Task details: Only an exact repetition of the lines from the one that holds "order: Artiodactyla" to the end of the records is wanted.
*** Data to use Section Begins ***
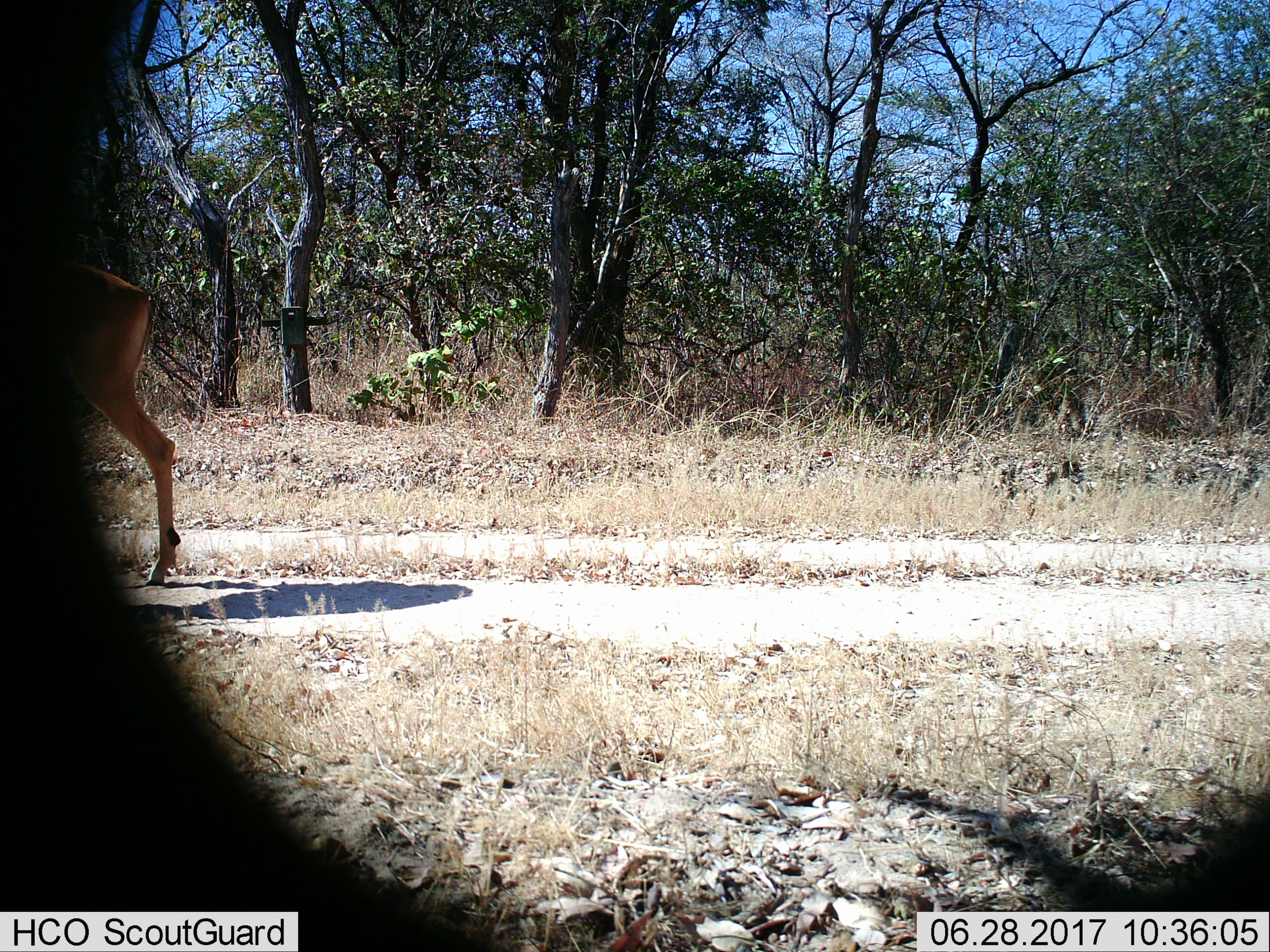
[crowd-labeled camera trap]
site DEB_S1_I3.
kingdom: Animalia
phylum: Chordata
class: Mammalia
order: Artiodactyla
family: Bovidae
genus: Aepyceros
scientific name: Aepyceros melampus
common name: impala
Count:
*** Data to use Section Ends ***
Result:
order: Artiodactyla
family: Bovidae
genus: Aepyceros
scientific name: Aepyceros melampus
common name: impala
Count:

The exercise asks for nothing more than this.